Un nouveau foyer de contamination est apparu dans un abattoir, cette fois-ci près d'Orléans, comme l'a annoncé l'ARS samedi soir. L’application Contact COVID a permis le signalement des 3 premiers cas parmi les salariés de l’abattoir Tradival.

31 contaminations supplémentaires ont ensuite été identifiées après une enquête sanitaire et une première vague de tests sur 84 salariés. L’ensemble du personnel va maintenant être dépisté. En attendant, l’usine est fermée par arrêté préfectoral.

Dans un autre abattoir des Côtes-d’Armor ces derniers jours, 6 cas avaient été relevés. Le week-end dernier, c’est en Vendée que 11 salariés d’un abattoir ont été testés positifs.

"Les vapeurs d'eau entraînent un risque d'aérosolisation du virus"

Julien Amour, anesthésiste-réanimateur à Massy, nous explique pourquoi les abattoirs sont des sites sensibles.

"Le point faible de ces structures c'est au moment du déshabillage. Quand vous rentrez au vestiaire, si vous vous déshabillez et que là vous ne respectez plus les règles barrière parce que le vestiaire est exigu ou bien parce que il y a des douches trop proches il y a un risque de contamination, car c'est une zone en plus où les vapeurs d'eau entraînent un risque d'aérosolisation du virus."
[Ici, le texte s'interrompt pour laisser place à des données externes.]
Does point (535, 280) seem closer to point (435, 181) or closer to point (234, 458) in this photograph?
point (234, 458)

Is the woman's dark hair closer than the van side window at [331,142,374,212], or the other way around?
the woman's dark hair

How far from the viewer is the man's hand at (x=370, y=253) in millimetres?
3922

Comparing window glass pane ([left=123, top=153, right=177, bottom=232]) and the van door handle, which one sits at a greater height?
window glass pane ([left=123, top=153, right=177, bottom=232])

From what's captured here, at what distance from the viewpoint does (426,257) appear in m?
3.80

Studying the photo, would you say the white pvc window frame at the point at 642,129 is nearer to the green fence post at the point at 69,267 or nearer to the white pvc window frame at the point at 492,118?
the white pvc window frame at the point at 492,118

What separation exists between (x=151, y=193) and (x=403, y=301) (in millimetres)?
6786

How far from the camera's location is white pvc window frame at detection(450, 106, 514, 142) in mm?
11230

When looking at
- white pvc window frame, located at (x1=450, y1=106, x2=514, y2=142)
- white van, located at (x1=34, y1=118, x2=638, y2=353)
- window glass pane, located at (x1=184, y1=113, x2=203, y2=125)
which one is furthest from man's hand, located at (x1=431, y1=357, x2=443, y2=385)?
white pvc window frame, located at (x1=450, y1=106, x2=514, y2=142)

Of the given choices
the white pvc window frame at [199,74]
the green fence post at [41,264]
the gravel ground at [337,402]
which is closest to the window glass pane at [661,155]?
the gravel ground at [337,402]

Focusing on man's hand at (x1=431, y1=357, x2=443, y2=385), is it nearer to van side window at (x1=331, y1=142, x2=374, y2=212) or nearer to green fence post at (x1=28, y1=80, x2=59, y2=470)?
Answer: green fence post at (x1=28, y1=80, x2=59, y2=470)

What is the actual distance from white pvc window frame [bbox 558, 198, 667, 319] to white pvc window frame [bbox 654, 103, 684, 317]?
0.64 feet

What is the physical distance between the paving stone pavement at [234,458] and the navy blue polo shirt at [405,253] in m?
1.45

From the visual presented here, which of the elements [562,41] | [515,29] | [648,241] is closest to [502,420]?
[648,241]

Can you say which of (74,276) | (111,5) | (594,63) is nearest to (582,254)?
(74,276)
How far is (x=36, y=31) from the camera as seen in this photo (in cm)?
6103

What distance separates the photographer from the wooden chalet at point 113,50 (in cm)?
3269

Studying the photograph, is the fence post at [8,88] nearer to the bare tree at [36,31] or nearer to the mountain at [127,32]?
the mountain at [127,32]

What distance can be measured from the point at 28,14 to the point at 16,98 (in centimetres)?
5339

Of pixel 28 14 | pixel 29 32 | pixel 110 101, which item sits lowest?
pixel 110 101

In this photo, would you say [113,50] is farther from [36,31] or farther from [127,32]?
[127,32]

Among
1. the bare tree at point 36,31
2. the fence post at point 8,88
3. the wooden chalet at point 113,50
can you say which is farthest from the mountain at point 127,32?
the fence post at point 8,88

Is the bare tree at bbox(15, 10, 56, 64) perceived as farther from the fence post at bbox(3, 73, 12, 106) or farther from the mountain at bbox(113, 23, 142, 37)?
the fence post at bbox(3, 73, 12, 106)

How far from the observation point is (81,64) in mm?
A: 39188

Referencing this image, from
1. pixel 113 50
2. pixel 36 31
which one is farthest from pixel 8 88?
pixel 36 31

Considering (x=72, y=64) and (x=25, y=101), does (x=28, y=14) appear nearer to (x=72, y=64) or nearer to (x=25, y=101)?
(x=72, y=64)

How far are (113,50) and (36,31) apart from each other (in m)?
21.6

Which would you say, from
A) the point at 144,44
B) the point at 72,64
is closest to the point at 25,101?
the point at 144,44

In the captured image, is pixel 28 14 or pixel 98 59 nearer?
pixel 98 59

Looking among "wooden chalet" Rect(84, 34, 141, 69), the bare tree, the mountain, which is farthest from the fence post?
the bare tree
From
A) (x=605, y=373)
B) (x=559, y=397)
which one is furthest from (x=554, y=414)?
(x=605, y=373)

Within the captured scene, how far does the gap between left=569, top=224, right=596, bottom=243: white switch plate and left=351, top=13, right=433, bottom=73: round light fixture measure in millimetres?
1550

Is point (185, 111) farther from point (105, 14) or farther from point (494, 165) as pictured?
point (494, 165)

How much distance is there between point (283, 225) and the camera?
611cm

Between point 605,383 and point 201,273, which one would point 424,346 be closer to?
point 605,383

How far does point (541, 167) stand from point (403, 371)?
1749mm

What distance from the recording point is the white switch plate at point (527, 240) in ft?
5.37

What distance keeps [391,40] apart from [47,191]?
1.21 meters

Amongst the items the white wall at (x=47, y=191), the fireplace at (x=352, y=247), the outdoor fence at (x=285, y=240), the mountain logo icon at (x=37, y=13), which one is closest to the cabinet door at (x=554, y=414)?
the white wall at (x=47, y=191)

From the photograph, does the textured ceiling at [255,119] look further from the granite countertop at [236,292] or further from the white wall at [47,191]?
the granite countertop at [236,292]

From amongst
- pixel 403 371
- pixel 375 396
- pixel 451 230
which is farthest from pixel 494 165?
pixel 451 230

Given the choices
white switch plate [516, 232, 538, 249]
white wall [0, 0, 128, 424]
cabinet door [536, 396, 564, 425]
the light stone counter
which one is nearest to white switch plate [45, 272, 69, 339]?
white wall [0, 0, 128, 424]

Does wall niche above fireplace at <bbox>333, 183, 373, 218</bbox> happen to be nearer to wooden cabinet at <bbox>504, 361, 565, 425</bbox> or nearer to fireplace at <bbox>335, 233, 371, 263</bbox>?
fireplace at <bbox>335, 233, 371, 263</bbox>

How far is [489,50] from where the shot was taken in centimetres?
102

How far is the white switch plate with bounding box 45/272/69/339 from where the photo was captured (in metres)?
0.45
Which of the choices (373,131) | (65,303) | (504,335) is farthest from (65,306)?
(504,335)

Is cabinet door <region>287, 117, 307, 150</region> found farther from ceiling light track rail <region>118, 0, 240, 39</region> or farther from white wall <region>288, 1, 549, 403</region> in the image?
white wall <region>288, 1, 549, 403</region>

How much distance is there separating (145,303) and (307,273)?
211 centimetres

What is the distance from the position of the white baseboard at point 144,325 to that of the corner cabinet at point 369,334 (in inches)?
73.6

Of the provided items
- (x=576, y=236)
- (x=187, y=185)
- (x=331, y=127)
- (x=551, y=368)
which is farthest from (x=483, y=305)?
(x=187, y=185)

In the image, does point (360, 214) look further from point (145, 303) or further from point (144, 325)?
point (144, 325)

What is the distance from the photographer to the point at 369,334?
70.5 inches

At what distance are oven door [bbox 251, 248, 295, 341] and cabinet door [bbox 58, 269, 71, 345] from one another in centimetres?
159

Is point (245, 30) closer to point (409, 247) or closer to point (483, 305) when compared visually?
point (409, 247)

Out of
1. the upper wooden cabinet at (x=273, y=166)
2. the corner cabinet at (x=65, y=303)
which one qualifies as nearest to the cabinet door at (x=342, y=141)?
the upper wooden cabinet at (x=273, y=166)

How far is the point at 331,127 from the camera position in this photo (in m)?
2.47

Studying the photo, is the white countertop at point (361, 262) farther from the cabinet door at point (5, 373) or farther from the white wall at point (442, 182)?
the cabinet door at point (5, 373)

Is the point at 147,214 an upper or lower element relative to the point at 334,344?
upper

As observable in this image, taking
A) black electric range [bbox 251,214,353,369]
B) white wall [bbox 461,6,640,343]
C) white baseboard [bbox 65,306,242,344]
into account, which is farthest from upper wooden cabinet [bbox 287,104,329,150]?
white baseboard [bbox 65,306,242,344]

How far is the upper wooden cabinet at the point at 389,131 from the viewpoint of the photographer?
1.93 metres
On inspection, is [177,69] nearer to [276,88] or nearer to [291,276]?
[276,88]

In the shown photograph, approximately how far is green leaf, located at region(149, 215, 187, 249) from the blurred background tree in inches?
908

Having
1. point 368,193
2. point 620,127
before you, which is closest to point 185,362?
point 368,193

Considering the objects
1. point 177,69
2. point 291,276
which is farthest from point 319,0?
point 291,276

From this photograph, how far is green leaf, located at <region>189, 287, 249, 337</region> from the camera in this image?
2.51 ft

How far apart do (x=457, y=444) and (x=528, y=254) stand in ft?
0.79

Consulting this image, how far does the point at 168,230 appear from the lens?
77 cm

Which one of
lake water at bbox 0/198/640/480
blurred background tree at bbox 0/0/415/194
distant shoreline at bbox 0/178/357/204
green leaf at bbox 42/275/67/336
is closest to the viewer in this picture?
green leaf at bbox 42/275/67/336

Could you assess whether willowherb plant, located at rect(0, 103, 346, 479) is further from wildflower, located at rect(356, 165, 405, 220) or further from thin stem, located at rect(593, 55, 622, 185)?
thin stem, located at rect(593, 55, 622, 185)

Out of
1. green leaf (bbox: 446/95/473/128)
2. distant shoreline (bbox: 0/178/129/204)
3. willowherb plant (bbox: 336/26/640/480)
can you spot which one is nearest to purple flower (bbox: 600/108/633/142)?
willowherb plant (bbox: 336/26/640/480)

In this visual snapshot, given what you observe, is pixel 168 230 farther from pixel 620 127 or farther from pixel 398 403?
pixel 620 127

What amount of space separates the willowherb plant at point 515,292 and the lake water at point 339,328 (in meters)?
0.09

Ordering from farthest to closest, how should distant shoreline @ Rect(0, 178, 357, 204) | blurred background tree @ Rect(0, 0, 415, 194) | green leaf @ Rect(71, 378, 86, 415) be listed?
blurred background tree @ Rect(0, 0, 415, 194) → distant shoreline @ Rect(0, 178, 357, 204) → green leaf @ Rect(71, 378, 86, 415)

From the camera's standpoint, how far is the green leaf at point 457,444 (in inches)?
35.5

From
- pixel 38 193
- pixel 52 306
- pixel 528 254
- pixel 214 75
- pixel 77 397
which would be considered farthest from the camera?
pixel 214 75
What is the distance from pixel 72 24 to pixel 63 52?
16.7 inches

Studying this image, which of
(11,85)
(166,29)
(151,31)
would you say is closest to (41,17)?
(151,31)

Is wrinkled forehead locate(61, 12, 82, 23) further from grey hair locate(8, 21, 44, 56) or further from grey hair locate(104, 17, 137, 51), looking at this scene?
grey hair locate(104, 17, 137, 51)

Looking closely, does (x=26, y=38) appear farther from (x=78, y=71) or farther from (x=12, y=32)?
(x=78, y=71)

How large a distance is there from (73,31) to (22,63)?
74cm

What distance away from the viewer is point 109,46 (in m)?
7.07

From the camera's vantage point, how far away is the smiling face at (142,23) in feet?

Aux Etats-Unis, 115 abattoirs ont été touchés pour une vingtaine de décès. Selon une enquête, 4% des salariés de l’agroalimentaire américain ont été contaminés. En Allemagne, plusieurs centaines de salariés ont été infectées dans 3 abattoirs. L’explication tiendrait surtout dans ces cas aux conditions de vie de travailleurs venus d’Europe de l’Est.